= Beginning of Section =
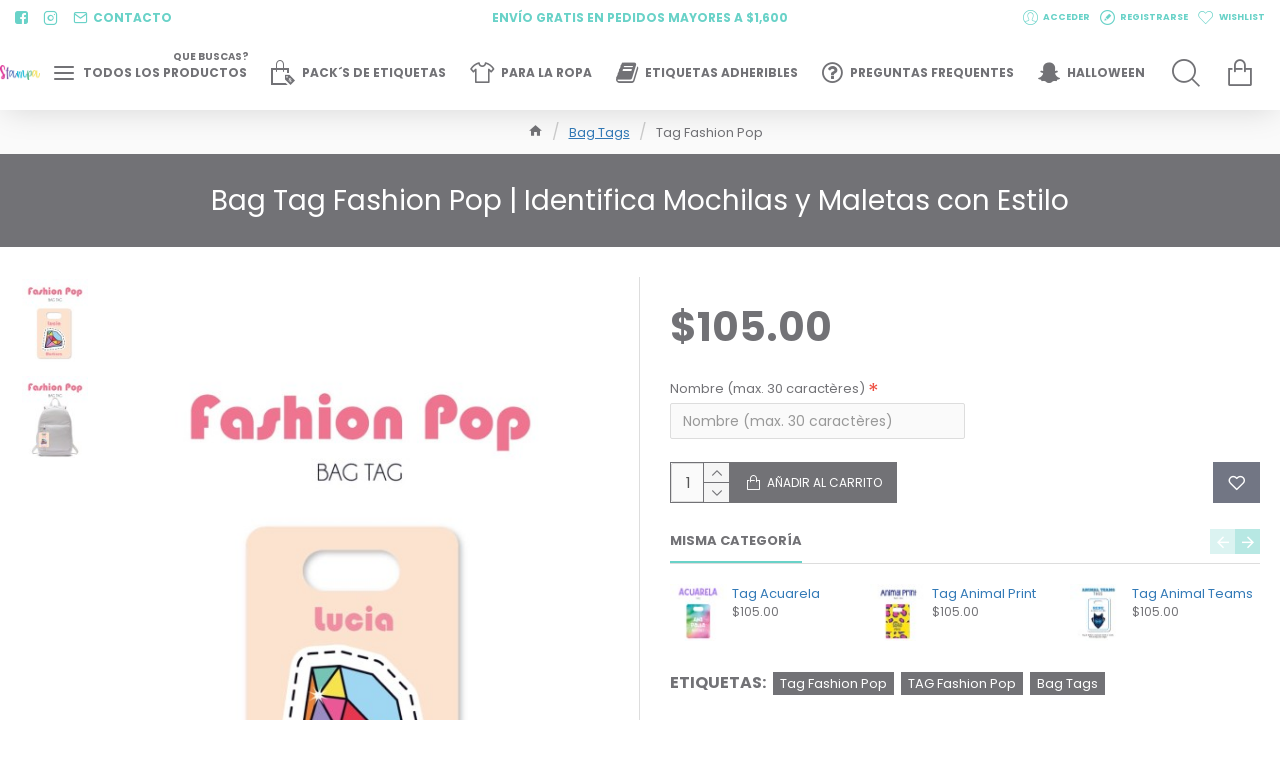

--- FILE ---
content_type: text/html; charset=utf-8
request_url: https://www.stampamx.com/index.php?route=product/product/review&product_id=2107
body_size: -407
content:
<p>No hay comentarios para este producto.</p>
= End of Section =
◆ **WORK TO COMPLETE**
Return every entry above word for word, leaving pictures out.

◆ **YOUR SOLUTION**
--- FILE ---
content_type: text/html; charset=utf-8
request_url: https://www.stampamx.com/index.php?route=product/product/review&product_id=2107
body_size: -407
content:
<p>No hay comentarios para este producto.</p>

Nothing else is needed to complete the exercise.